The particle detector attached to the outside of the International Space Station (ISS) has shown that something besides regular matter is generating cosmic rays.

Researchers aren’t sure if these rays are being made by dark matter colliding, or simply by particles generated from pulsars. Pulsars are highly magnetized, rotating neutron stars that emit beams of electromagnetic radiation.

“We know something new has happened, but we still do not know the origin,” Massachusetts Institute of Technology physicist Sam Ting, one of the project’s lead researchers.

“In a short time, we’ll really be able to resolve the mystery,” he added.

The research is being done by a 600-member team called the Alpha Magnetic Spectrometer (AMS) collaboration. The team has members around the world, from the US to China to France. One of the collaboration’s main goals is to observe and study dark matter.

Dark matter, for the most part, is a scientific mystery. Little is known about the substance, but scientists believe that its gravity is responsible for keeping the entire universe together. They believe that dark matter, and the related and even more mysterious dark energy, make up around 95 percent of the known universe.

Built in 2011, the AMS is a device that researchers have been using in order hopefully find signs of the elusive dark matter. One of the things it has been logging is how many positrons, which are the antimatter version of electrons, are detected relative to the overall number of positrons and electrons.

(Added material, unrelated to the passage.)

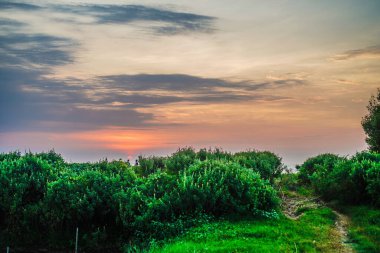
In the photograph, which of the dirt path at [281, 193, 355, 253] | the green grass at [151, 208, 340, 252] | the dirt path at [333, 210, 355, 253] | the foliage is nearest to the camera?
the green grass at [151, 208, 340, 252]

Last year, the AMS collaboration reported a proportionally higher number of positrons, which could be evidence of dark matter colliding. However, not enough concrete data was collected for any conclusive evidence.

“This increase indicates it cannot come from ordinary cosmic ray collisions,” Ting said.

“We have also measured the positron flux accurately,” he added. “The flux increases up to 10 billion electron volts of energy, flattens out at up to 35 billion electron volts and then increases again,” Ting said.

“These two behaviors show that the origin of positrons in the cosmos is quite mysterious,” he concluded. “It is too early to say they are definitely from dark matter.”